PhD Proposal Presentation
Date: December 12, 2018
Time: 2 PM
Location: Emerson 401, Emory University Department of Chemistry
Khalid Salaita, PhD (Emory University, Department of Chemistry) (Advisor)
Andrew Neish, MD (Emory University School of Medicine, Department of Pathology)
Julie Champion, PhD (Georgia Institute of Technology, Chemical and Biomolecular Engineering)
Gabe Kwong, PhD (Georgia Institute of Technology, Biomedical Engineering)
Ed Botchwey, PhD (Georgia Institute of Technology, Biomedical Engineering)
Title: Developing nanoparticle-based immune modifiers for the treatment of Th2-mediated disease: GATA3 inhibitors as therapeutics for asthma and ulcerative colitis
Abstract: Chronic inflammatory diseases, including allergic and autoimmune disorders, have common pathogenic features of immune dysregulation. These disorders present high burdens to patients due to debilitating illness, high costs for medication, and increased risk of mortality. Current treatments, including small molecule inhibitors and steroids, are often administered systemically by injection, thus reducing patient compliance and carrying undesired side effects. As such, identifying novel therapeutics that can be delivered to the site of inflammation is an area of active interest.
A main cause of inflammatory symptoms is the release of cytokines by circulating immune cells, such as the T helper 2 (Th2) subtype of T-cells. This aberrant production of cytokines underlies the inappropriate immune response found in inflammatory disorders. GATA3 is a transcription factor that is a major player in Th2 differentiation and activation and has been found to be upregulated in biopsies and serum from patients with inflammatory diseases.

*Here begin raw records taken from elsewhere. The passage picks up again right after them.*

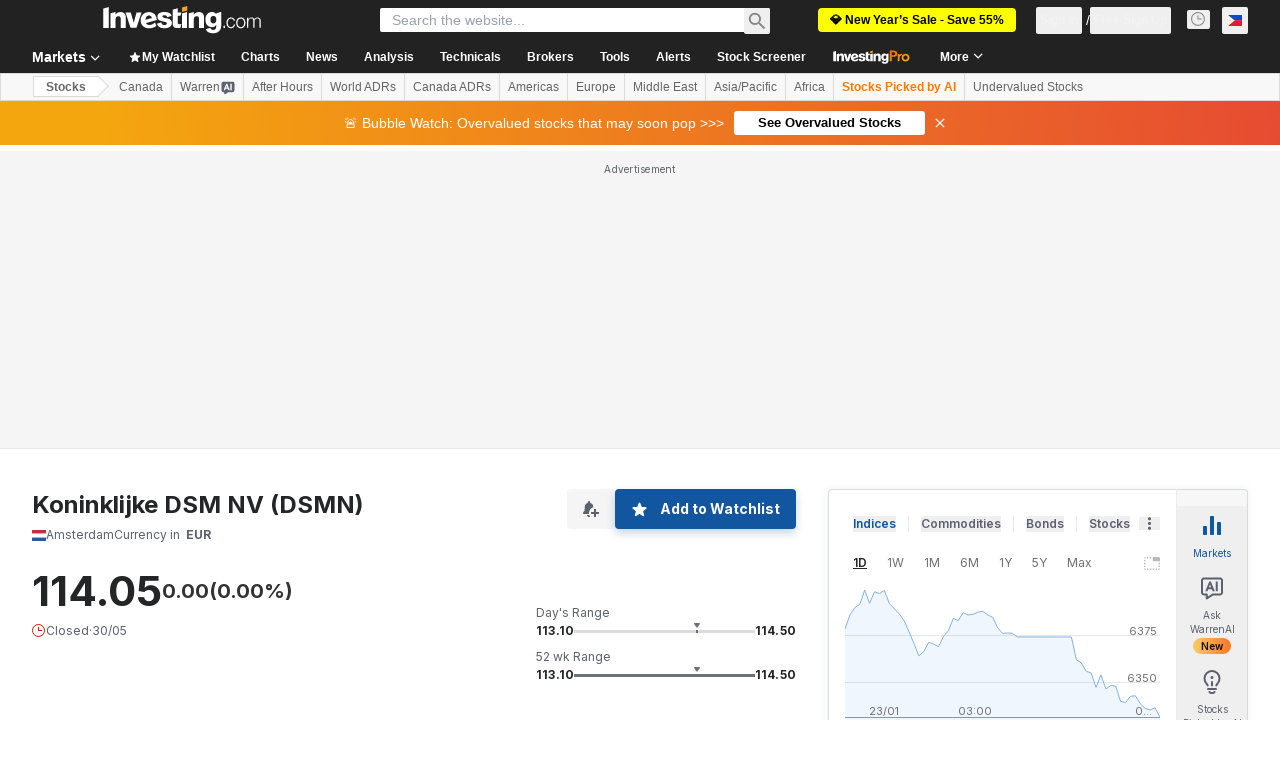

--- FILE ---
content_type: application/javascript
request_url: https://promos.investing.com/eu-a4flkt7l2b/z9gd/9a63d23b-49c1-4335-b698-e7f3ab10af6c/ph.investing.com/jsonp/z?cb=1769199849684&callback=__dgo4gmg8st1ds6
body_size: 508
content:
__dgo4gmg8st1ds6({"ts":1769199849857.0,"geo":{"zipcode":"43215","region_name":"Ohio","country_name":"United States","region_code":"OH","continent_name":"North America","country_code":"US","continent_code":"NA","city":"Columbus","ip":"3.14.136.132","latitude":39.9625,"time_zone":"America/New_York","metro_code":535,"longitude":-83.0061},"success":true,"da":"bg*br*al|Apple%bt*bm*bs*cb*bu*dl$0^j~m|131.0.0.0%v~d~f~primarySoftwareType|Robot%s~r~dg*e~b~dq*z|Blink%cn*ds*ba*ch*cc*n|Chrome%t~bl*ac~aa~g~y|macOS%ce*ah~bq*bd~dd*cq$0^cl*df*bp*ad|Desktop%bh*c~dc*dn*bi*ae~ci*cx*p~bk*de*bc*i~h|10.15.7%cd*w~cu*ck*l~u~partialIdentification*af~bz*db*ab*q~a*cp$0^dh*k|Apple%cr*ag|-","rand":370893});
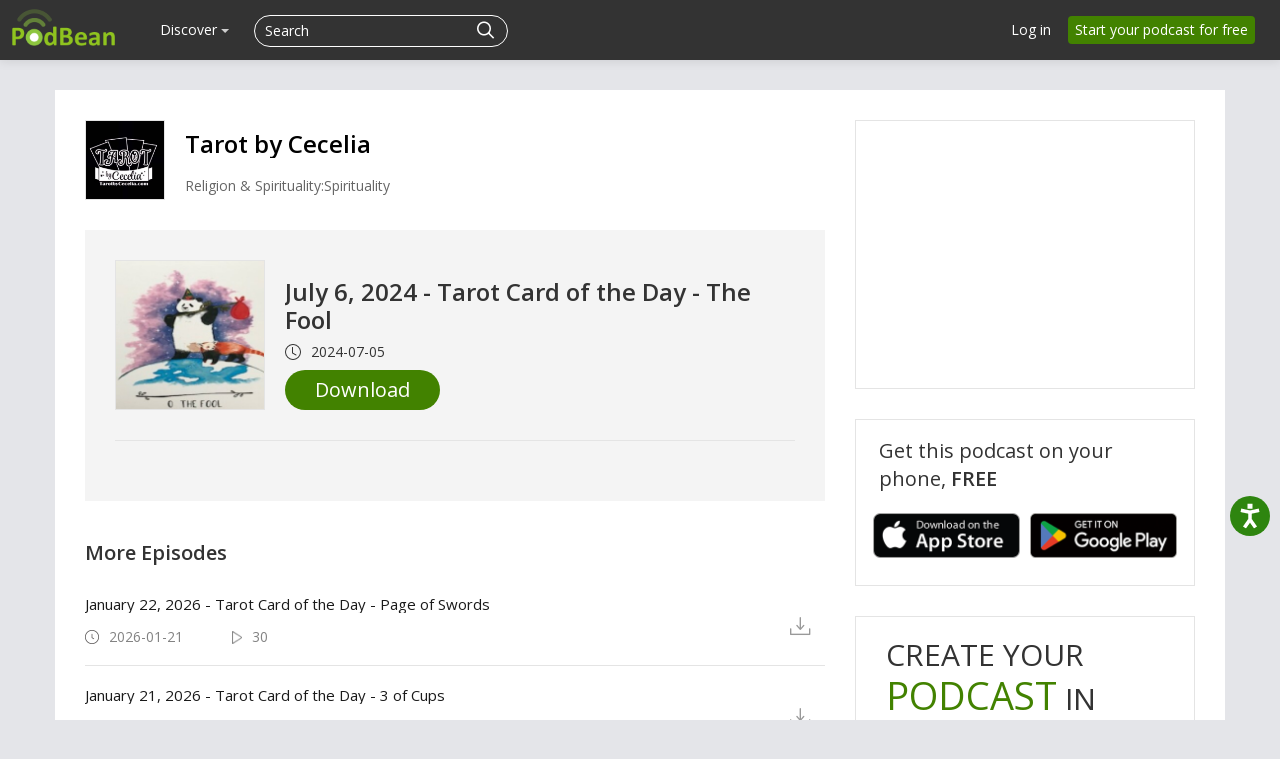

--- FILE ---
content_type: text/html; charset=utf-8
request_url: https://www.google.com/recaptcha/api2/aframe
body_size: 185
content:
<!DOCTYPE HTML><html><head><meta http-equiv="content-type" content="text/html; charset=UTF-8"></head><body><script nonce="hwCkAjSw7zvzIS2Lv1KUdQ">/** Anti-fraud and anti-abuse applications only. See google.com/recaptcha */ try{var clients={'sodar':'https://pagead2.googlesyndication.com/pagead/sodar?'};window.addEventListener("message",function(a){try{if(a.source===window.parent){var b=JSON.parse(a.data);var c=clients[b['id']];if(c){var d=document.createElement('img');d.src=c+b['params']+'&rc='+(localStorage.getItem("rc::a")?sessionStorage.getItem("rc::b"):"");window.document.body.appendChild(d);sessionStorage.setItem("rc::e",parseInt(sessionStorage.getItem("rc::e")||0)+1);localStorage.setItem("rc::h",'1769032583310');}}}catch(b){}});window.parent.postMessage("_grecaptcha_ready", "*");}catch(b){}</script></body></html>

Rodent studies and phase I human trials in asthma showed that targeting GATA3 attenuated the early and late asthmatic response and improvement in airway function. Further, a recent study identified the role of GATA3 in ulcerative colitis (UC), highlighting the potential of novel therapeutics that target this pathway.
Therefore, this proposal aims to suppress GATA3 using a DNA enzyme (Dz) nanoparticle conjugate. This Dz specifically targets and degrades the GATA3 mRNA transcript in the cell cytoplasm, thereby inhibiting gene expression and alleviating inflammatory symptoms. Our lab has shown that conjugating Dzs to a gold nanoparticle significantly improves delivery and cellular uptake. Using an algorithm designed in our lab to optimize Dz sequences, we have created a GATA3 DzNP for the modulation of inflammation in diseases like asthma and ulcerative colitis. Our central hypothesis is that DzNPs are an effective method of regulating intracellular GATA3, leading to reduction of Th2-specific cytokines. Herein, I will investigate nanoparticle-based inhibition of GATA3 via two aims: (1) I will investigate DzNP-mediated GATA3 regulation in a Th2 asthma model. (2) I will establish the efficacy of orally delivered GATA3 DzNP using an alginate hydrogel delivery method in a mouse model of colitis. This technology has broad applications, as DzNP technology can be modified and applied to numerous aberrant disease signals. This work opens the door to targeting additional targets and signals within the immune system and provides enhanced insight to the role of key players in inflammatory disease.